Living Donation

Living organ donation offers another choice for some transplant candidates, reducing their time on the waiting list and leading to better long term outcomes for the recipient.

Living tissue donation, birth tissue, is used to promote healing and to treat burns and painful wounds.

The Need

A living donor is an option for patients who otherwise may face a lengthy wait for an organ from a deceased donor. To spare an individual a long and uncertain wait, relatives, loved ones, friends, and even individuals who wish to remain anonymous may serve as living donors.

Kidney and liver transplant candidates who are able to receive a living donor transplant can receive the best quality organ much sooner, often in less than a year.

  • More than 100,000 people are on the national transplant waiting list.
  • More than 85% of patients waiting are in need of a kidney.
  • 11% of patients waiting are in need of a liver.
  • In 2020, 5,700 more lives were saved through the generosity of living donors. 

Facts about Living Donation

Want to learn more about living donation? Here are some key facts:

  • Living donation is an opportunity to save a life while you are still alive.
  • Living organ donation and transplantation was developed as a direct result of the critical shortage of deceased donors. 
  • Living donors don’t have to be related to their recipients. On average, 1 in 4 living donors are not biologically related to the recipient.
  • Patients who receive a living donor transplant are removed from the national transplant waiting list, making the gift of a deceased donor kidney or liver available for someone else in need.

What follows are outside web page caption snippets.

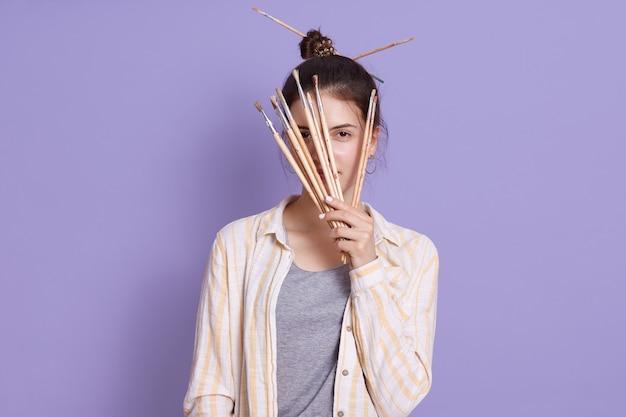 Młoda kobieta robi fryzurę za pomocą pędzli malarskich, trzymając pędzle w dłoniach i zasłaniając jej twarz
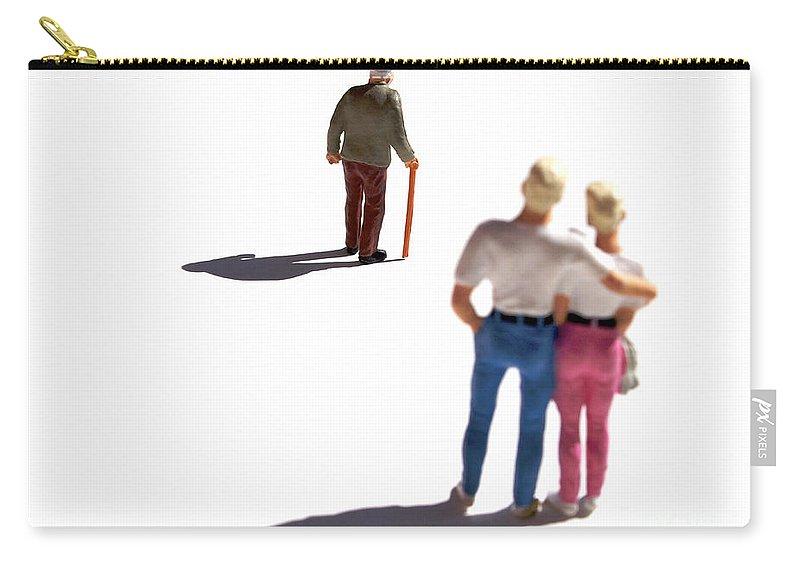 Watching Carry-all Pouch featuring the photograph Miniature Figurines Couple Watching Elderly Man by Bernard Jaubert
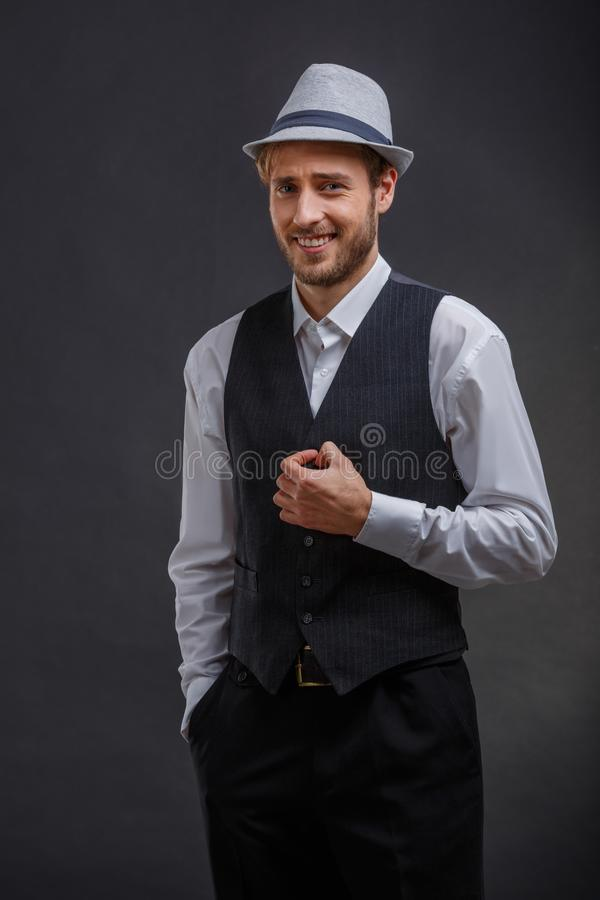 Happy guy in retro suit and hat, smiling wrinkling forehead. Happy young European guy dressed in retro suit with vest and hat, smiling wrinkling forehead. On a royalty free stock photo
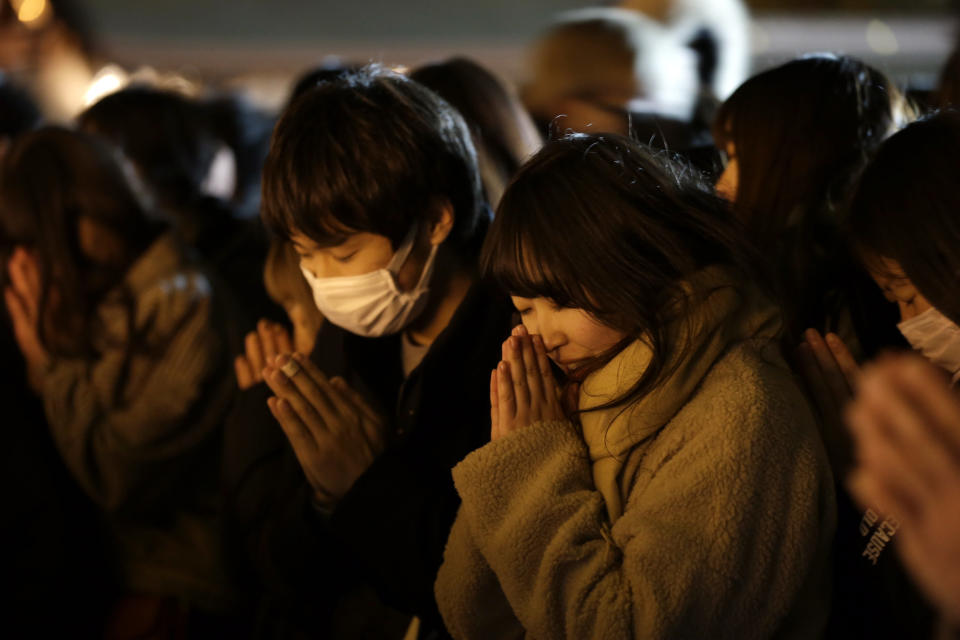 People offer their new year's prayers at the Meiji Jingu Shinto shrine as they celebrate the arrival of the year 2020, Wednesday, Jan 1, 2020, in Tokyo. (AP Photo/Kiichiro Sato)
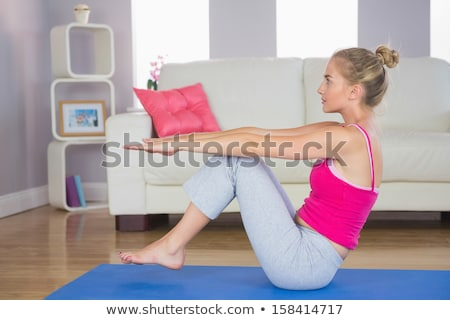 pretty blond haired woman doing fitness exercises in the living room stock photo © wavebreak_media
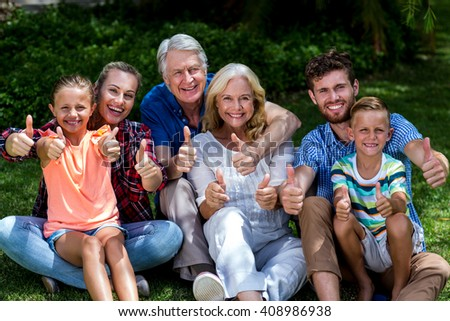 Portrait of family gesturing thumbs up while relaxing at yard - stock photo
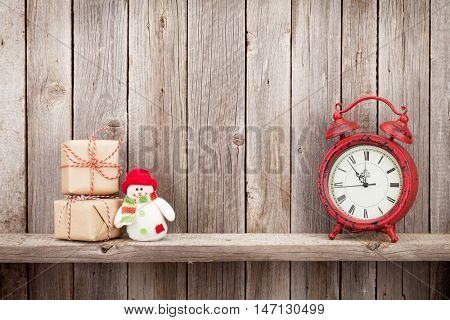 Christmas gift boxes, alarm clock and snowman toy in front of wooden wall. View with copy space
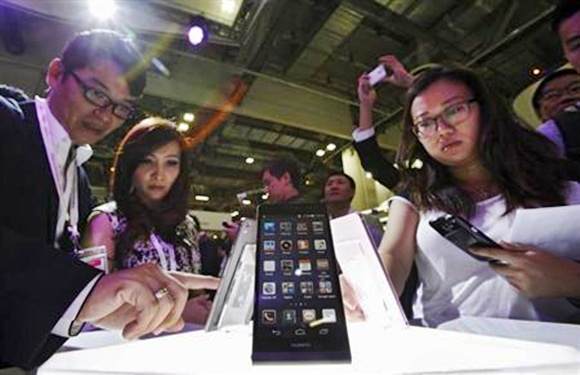 Visitors try out the Huawei Ascend P6 Android-based smartphones during their launch at the CommunicAsia communication and information technology exhibition in Singapore.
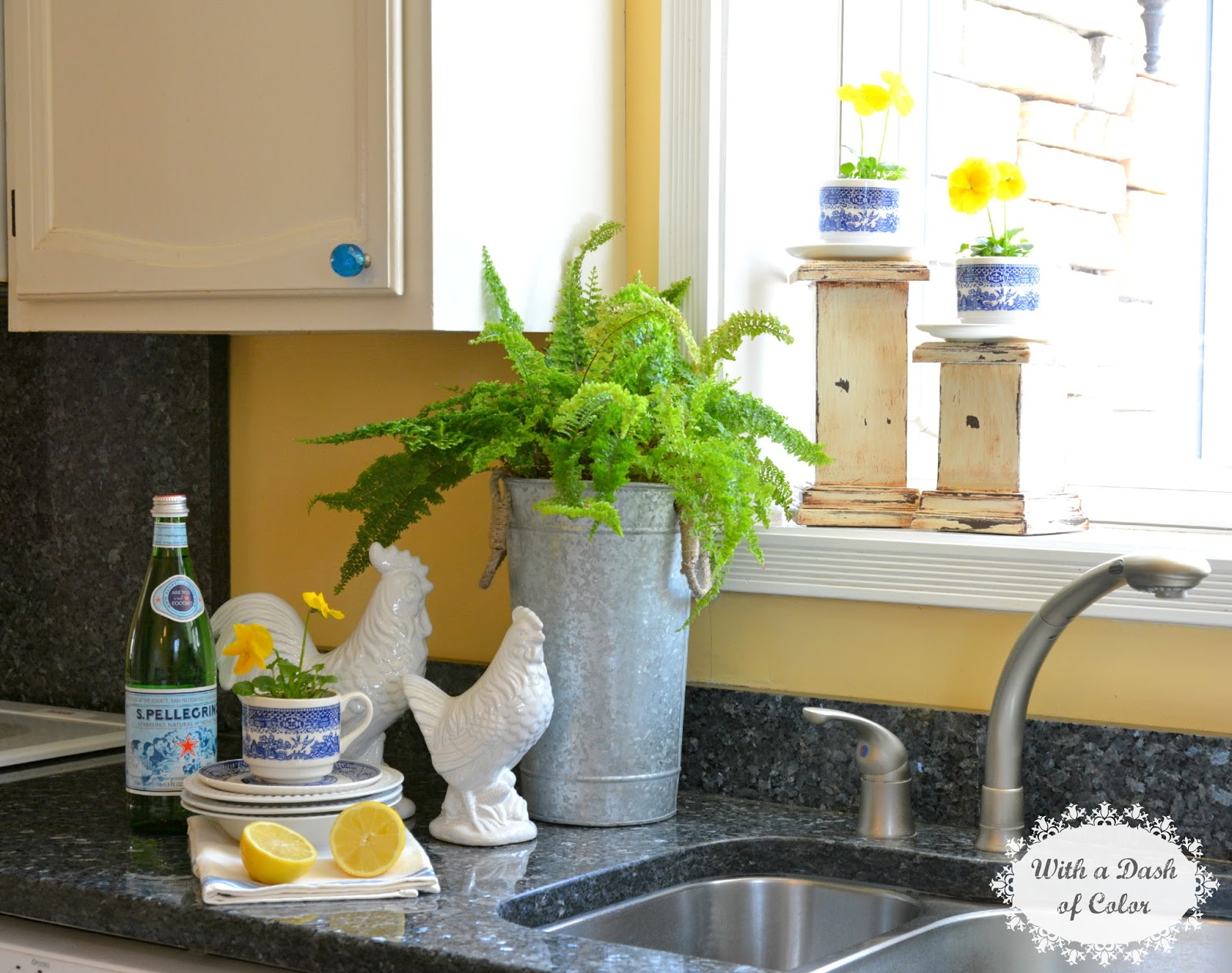 With a dash of color decorating the kitchen window sill for Kitchen window sill decoration ideas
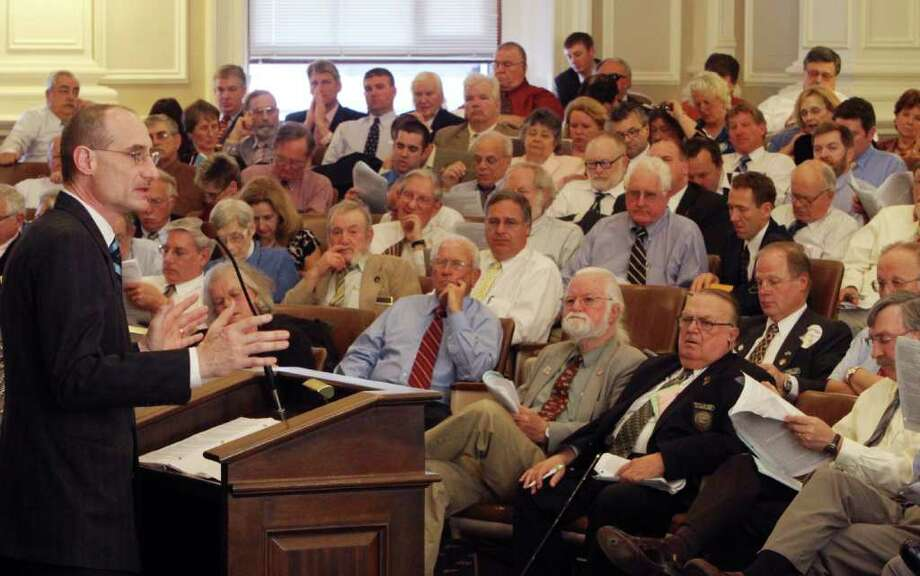 State Rep. David Bates, R-Windham, talks about his amendment on on a bill to repeal New Hampshire's gay marriage law and replace it with the civil unions law and putting question on the ballot asking voters if that is what they want. at the statehouse Wednesday, March 21, 2012 in Concord, N.H. (AP Photo/Jim Cole) Photo: Jim Cole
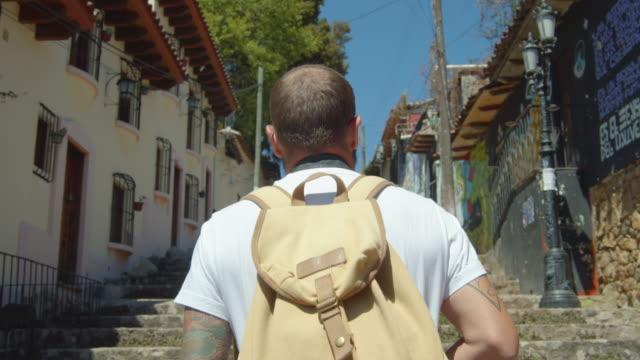 vídeos y material grabado en eventos de stock de man walking at san cristobal de las casas. following in a rear view. iconic image of mexico - tourism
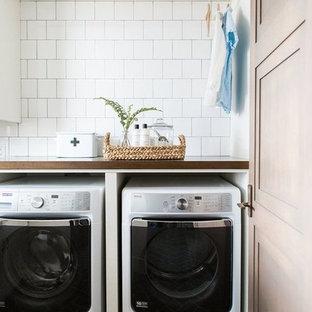 Eklektisk inredning av en mellanstor bruna brunt tvättstuga, med träbänkskiva, vita väggar, tegelgolv, en tvättmaskin och torktumlare bredvid varandra och svart golv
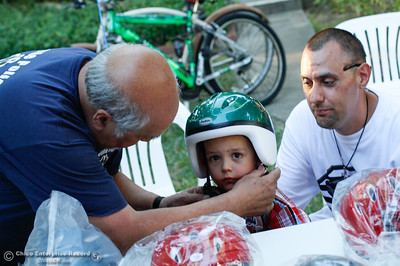 Oroville Police Department VIP Del Rosario helps Anthony Zavala, 3, fit a new helmet he received after winning a new bike in the VIP raffle as his dad Erik looks on at the annual National Night Out August 2, 2016 at the Lott Home in Oroville, Calif. (Emily Bertolino -- Mercury Register)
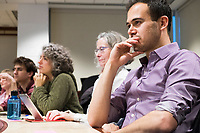 """Jacob Levine, 29, of New York, New York, listens as New York Assemblyman (79th District) and Vice Chair of the Democratic National Committee Michael Blake speaks to a live audience during a session of Resistance School in the Starr Auditorium in the Belfer Building of Harvard University's John F. Kennedy School of Government, on Thurs., April 27, 2017.  Blake's lecture was titled """"How to sustain the resistance long term.""""  The lecture, which was the fourth such session and the final in what the group calls the """"first semester"""" of Resistance School, was also streamed live on the internet. Resistance School was started by progressive graduate students at Harvard after the Nov. 8, 2016, election of President Donald Trump. Resistance School describes itself as a """"practical training program that will sharpen the tools [needed] to fight back at the federal, state, and local levels."""" The live lectures are streamed and archived online alongside other information on the Resistance School website. During the lectures, teams of volunteers engage with followers on social media, including Facebook and twitter, sharing soundbytes, quotations, and supplementary materials as the lectures happen."""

If you are considering being a living donor, it’s important to note that living donation is not included in your deceased donor registration. In 2021, you will be able to register your interest in being a living donor in the National Donate Life Living Donor Registry (check back for updated information). A living donor transplant program will conduct a full evaluation to determine your eligibility to be a living donor.

The National Donate Life Living Donor Registry

In 2022, Donate Life America is launching the National Donate Life Living Donor Registry, a national-reaching living donor registry with the goal of reducing access barriers for prospective living donors.

Individuals between the ages of 18-65 who register their decision to be a deceased organ, eye and tissue donor through the National Donate Life Registry,, will also be offered the opportunity to register their interest in being a living kidney donor.

The development of the National Donate Life Living Donor Registry is being generously funded by the Fresenius Medical Care Foundation, and DLA is working with key partners including: United Network for Organ Sharing (UNOS), LifeLogics, CareDx, and the National Kidney Foundation (NKF).

Donate Life America completed the pilot phase of the National Donate Life Living Donor Registry in October 2021. A regional launch of the National Donate Life Living Donor Registry will begin in December 2021.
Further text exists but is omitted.